Patient Credit Balance:

Patients might have paid an amount up front based on the assumption of what their Payers would cover. Once the medical claims processing is completed and the Payer pays in full, then the Patient’s payment is in excess. The physician billing solution can also call the patient and give the option of adjusting this excess against future visits or sending a check. But in either scenario, the Patient’s consent has to be obtained and is mandatory.

Payer Credit Balance:

Many a times the Credit Balance happens because of Over-payments by the Payers. Even the Patient’s Credit Balance is usually because the Payer paid more than anticipated. In medical claims processing, it is very important to handle the payments from Payers on priority.
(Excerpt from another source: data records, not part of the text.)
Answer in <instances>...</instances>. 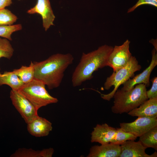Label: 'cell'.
<instances>
[{
    "label": "cell",
    "instance_id": "cell-1",
    "mask_svg": "<svg viewBox=\"0 0 157 157\" xmlns=\"http://www.w3.org/2000/svg\"><path fill=\"white\" fill-rule=\"evenodd\" d=\"M74 59L70 53H57L43 61L34 62V78L42 82L50 90L57 88L61 83L65 71Z\"/></svg>",
    "mask_w": 157,
    "mask_h": 157
},
{
    "label": "cell",
    "instance_id": "cell-2",
    "mask_svg": "<svg viewBox=\"0 0 157 157\" xmlns=\"http://www.w3.org/2000/svg\"><path fill=\"white\" fill-rule=\"evenodd\" d=\"M113 47L105 44L88 53H83L72 76L73 86H79L92 79L94 72L107 66L108 57Z\"/></svg>",
    "mask_w": 157,
    "mask_h": 157
},
{
    "label": "cell",
    "instance_id": "cell-3",
    "mask_svg": "<svg viewBox=\"0 0 157 157\" xmlns=\"http://www.w3.org/2000/svg\"><path fill=\"white\" fill-rule=\"evenodd\" d=\"M146 87L145 84H139L128 90L118 89L113 97L114 100L112 112L116 114L128 113L138 107L148 99Z\"/></svg>",
    "mask_w": 157,
    "mask_h": 157
},
{
    "label": "cell",
    "instance_id": "cell-4",
    "mask_svg": "<svg viewBox=\"0 0 157 157\" xmlns=\"http://www.w3.org/2000/svg\"><path fill=\"white\" fill-rule=\"evenodd\" d=\"M45 85L42 81L34 78L31 81L24 84L18 90L38 111L42 107L58 101L57 98L52 97L49 93Z\"/></svg>",
    "mask_w": 157,
    "mask_h": 157
},
{
    "label": "cell",
    "instance_id": "cell-5",
    "mask_svg": "<svg viewBox=\"0 0 157 157\" xmlns=\"http://www.w3.org/2000/svg\"><path fill=\"white\" fill-rule=\"evenodd\" d=\"M141 68V66L139 64L136 58L132 56L126 66L116 72H113L110 76L107 78L104 83V88L108 90L113 86L114 89L107 94L100 93L101 97L104 100L110 101L119 87L133 77L134 73L140 70Z\"/></svg>",
    "mask_w": 157,
    "mask_h": 157
},
{
    "label": "cell",
    "instance_id": "cell-6",
    "mask_svg": "<svg viewBox=\"0 0 157 157\" xmlns=\"http://www.w3.org/2000/svg\"><path fill=\"white\" fill-rule=\"evenodd\" d=\"M10 97L13 104L26 124L38 115L33 105L18 90L12 89Z\"/></svg>",
    "mask_w": 157,
    "mask_h": 157
},
{
    "label": "cell",
    "instance_id": "cell-7",
    "mask_svg": "<svg viewBox=\"0 0 157 157\" xmlns=\"http://www.w3.org/2000/svg\"><path fill=\"white\" fill-rule=\"evenodd\" d=\"M130 42L126 40L120 46L115 45L113 48L107 60V66L115 72L126 66L132 55L129 51Z\"/></svg>",
    "mask_w": 157,
    "mask_h": 157
},
{
    "label": "cell",
    "instance_id": "cell-8",
    "mask_svg": "<svg viewBox=\"0 0 157 157\" xmlns=\"http://www.w3.org/2000/svg\"><path fill=\"white\" fill-rule=\"evenodd\" d=\"M119 126L124 131L139 137L157 126V118L138 117L133 122L120 123Z\"/></svg>",
    "mask_w": 157,
    "mask_h": 157
},
{
    "label": "cell",
    "instance_id": "cell-9",
    "mask_svg": "<svg viewBox=\"0 0 157 157\" xmlns=\"http://www.w3.org/2000/svg\"><path fill=\"white\" fill-rule=\"evenodd\" d=\"M151 53L152 58L149 66L142 72L125 82L121 89L125 91L128 90L133 88L135 85L139 84H144L146 87L149 86L151 74L157 65V50L155 48L153 49Z\"/></svg>",
    "mask_w": 157,
    "mask_h": 157
},
{
    "label": "cell",
    "instance_id": "cell-10",
    "mask_svg": "<svg viewBox=\"0 0 157 157\" xmlns=\"http://www.w3.org/2000/svg\"><path fill=\"white\" fill-rule=\"evenodd\" d=\"M27 13L30 14L36 13L40 15L42 19L43 26L45 31L54 25L55 16L49 0H37L35 6L28 10Z\"/></svg>",
    "mask_w": 157,
    "mask_h": 157
},
{
    "label": "cell",
    "instance_id": "cell-11",
    "mask_svg": "<svg viewBox=\"0 0 157 157\" xmlns=\"http://www.w3.org/2000/svg\"><path fill=\"white\" fill-rule=\"evenodd\" d=\"M121 151L119 157H156V151L151 155L146 154L147 148L139 141L128 140L120 145Z\"/></svg>",
    "mask_w": 157,
    "mask_h": 157
},
{
    "label": "cell",
    "instance_id": "cell-12",
    "mask_svg": "<svg viewBox=\"0 0 157 157\" xmlns=\"http://www.w3.org/2000/svg\"><path fill=\"white\" fill-rule=\"evenodd\" d=\"M27 124L28 132L37 137L48 135L52 129V124L50 122L38 115Z\"/></svg>",
    "mask_w": 157,
    "mask_h": 157
},
{
    "label": "cell",
    "instance_id": "cell-13",
    "mask_svg": "<svg viewBox=\"0 0 157 157\" xmlns=\"http://www.w3.org/2000/svg\"><path fill=\"white\" fill-rule=\"evenodd\" d=\"M116 129L107 124H97L91 133V141L102 144L110 143L114 136Z\"/></svg>",
    "mask_w": 157,
    "mask_h": 157
},
{
    "label": "cell",
    "instance_id": "cell-14",
    "mask_svg": "<svg viewBox=\"0 0 157 157\" xmlns=\"http://www.w3.org/2000/svg\"><path fill=\"white\" fill-rule=\"evenodd\" d=\"M120 145L110 143L94 145L90 149L88 157H119Z\"/></svg>",
    "mask_w": 157,
    "mask_h": 157
},
{
    "label": "cell",
    "instance_id": "cell-15",
    "mask_svg": "<svg viewBox=\"0 0 157 157\" xmlns=\"http://www.w3.org/2000/svg\"><path fill=\"white\" fill-rule=\"evenodd\" d=\"M128 114L132 117L157 118V97L148 99Z\"/></svg>",
    "mask_w": 157,
    "mask_h": 157
},
{
    "label": "cell",
    "instance_id": "cell-16",
    "mask_svg": "<svg viewBox=\"0 0 157 157\" xmlns=\"http://www.w3.org/2000/svg\"><path fill=\"white\" fill-rule=\"evenodd\" d=\"M53 148L44 149L41 151L35 150L31 149L20 148L12 154V157H51L53 153Z\"/></svg>",
    "mask_w": 157,
    "mask_h": 157
},
{
    "label": "cell",
    "instance_id": "cell-17",
    "mask_svg": "<svg viewBox=\"0 0 157 157\" xmlns=\"http://www.w3.org/2000/svg\"><path fill=\"white\" fill-rule=\"evenodd\" d=\"M24 84L18 76L12 72H5L0 74V86L6 85L12 90H18Z\"/></svg>",
    "mask_w": 157,
    "mask_h": 157
},
{
    "label": "cell",
    "instance_id": "cell-18",
    "mask_svg": "<svg viewBox=\"0 0 157 157\" xmlns=\"http://www.w3.org/2000/svg\"><path fill=\"white\" fill-rule=\"evenodd\" d=\"M139 141L147 148H152L157 150V126L139 137Z\"/></svg>",
    "mask_w": 157,
    "mask_h": 157
},
{
    "label": "cell",
    "instance_id": "cell-19",
    "mask_svg": "<svg viewBox=\"0 0 157 157\" xmlns=\"http://www.w3.org/2000/svg\"><path fill=\"white\" fill-rule=\"evenodd\" d=\"M13 71L24 84L31 81L34 78V69L32 61L28 66L23 65L19 69H14Z\"/></svg>",
    "mask_w": 157,
    "mask_h": 157
},
{
    "label": "cell",
    "instance_id": "cell-20",
    "mask_svg": "<svg viewBox=\"0 0 157 157\" xmlns=\"http://www.w3.org/2000/svg\"><path fill=\"white\" fill-rule=\"evenodd\" d=\"M137 138L133 134L124 131L121 128H117L110 143L120 145L128 140H135Z\"/></svg>",
    "mask_w": 157,
    "mask_h": 157
},
{
    "label": "cell",
    "instance_id": "cell-21",
    "mask_svg": "<svg viewBox=\"0 0 157 157\" xmlns=\"http://www.w3.org/2000/svg\"><path fill=\"white\" fill-rule=\"evenodd\" d=\"M17 19L9 10L5 8L0 9V26L13 25Z\"/></svg>",
    "mask_w": 157,
    "mask_h": 157
},
{
    "label": "cell",
    "instance_id": "cell-22",
    "mask_svg": "<svg viewBox=\"0 0 157 157\" xmlns=\"http://www.w3.org/2000/svg\"><path fill=\"white\" fill-rule=\"evenodd\" d=\"M9 40L0 37V58L4 57L10 59L13 56L14 50Z\"/></svg>",
    "mask_w": 157,
    "mask_h": 157
},
{
    "label": "cell",
    "instance_id": "cell-23",
    "mask_svg": "<svg viewBox=\"0 0 157 157\" xmlns=\"http://www.w3.org/2000/svg\"><path fill=\"white\" fill-rule=\"evenodd\" d=\"M22 27L21 24H18L10 26H0V37L12 40L11 35L15 32L21 30Z\"/></svg>",
    "mask_w": 157,
    "mask_h": 157
},
{
    "label": "cell",
    "instance_id": "cell-24",
    "mask_svg": "<svg viewBox=\"0 0 157 157\" xmlns=\"http://www.w3.org/2000/svg\"><path fill=\"white\" fill-rule=\"evenodd\" d=\"M152 85L151 88L147 90L146 93L148 99L157 97V77L155 76L151 80Z\"/></svg>",
    "mask_w": 157,
    "mask_h": 157
},
{
    "label": "cell",
    "instance_id": "cell-25",
    "mask_svg": "<svg viewBox=\"0 0 157 157\" xmlns=\"http://www.w3.org/2000/svg\"><path fill=\"white\" fill-rule=\"evenodd\" d=\"M148 4L155 7L157 6V0H138V1L133 6L129 8L127 13L133 11L138 7L143 5Z\"/></svg>",
    "mask_w": 157,
    "mask_h": 157
},
{
    "label": "cell",
    "instance_id": "cell-26",
    "mask_svg": "<svg viewBox=\"0 0 157 157\" xmlns=\"http://www.w3.org/2000/svg\"><path fill=\"white\" fill-rule=\"evenodd\" d=\"M12 3V0H0V9L10 6Z\"/></svg>",
    "mask_w": 157,
    "mask_h": 157
},
{
    "label": "cell",
    "instance_id": "cell-27",
    "mask_svg": "<svg viewBox=\"0 0 157 157\" xmlns=\"http://www.w3.org/2000/svg\"></svg>",
    "mask_w": 157,
    "mask_h": 157
}]
</instances>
This not only projects the correct Cash flow as a result of the physician billing solution, but also prevents inflated AR. Some scenarios on Payer Credit Balances:

1) Both Primary and Secondary Payer pay as Primary
2) Payer pays more than Allowed amount by error
3) Cross-over errors, especially between Medicare and Medicaid
4) Privately purchased Plans – always pay as Primary, though there could be another Primary


In all these instances, there are very strict guidelines and time frames within which the excess money has to be returned either to the Payer or to the Patient, as the case may be. In case of Payer errors, the Payer has to be notified of the error within 30-120 days depending on the Payer. Failure to notify within the timeframe could be viewed as ‘Fraud’ by the Payer and the State with stiff penalties. If the Payers refuse the refund (as in the case of privately purchased Plans), then that money belongs to the Patient and the Patient has to be notified. The medical claims processing and physician billing solution providers have to keep these requirements in mind and process the Credit Balances on a daily/weekly basis to avoid any trouble for the Provider and the Practice.

Recoupments and Offsets:

Some payers would adjust the payments for current and future claims against Credit Balances owed to other Payers which are Recoupments. When the Payers adjust the payments for current and future claims against the over-payments made in the past in their own Plans, these are called Offsets.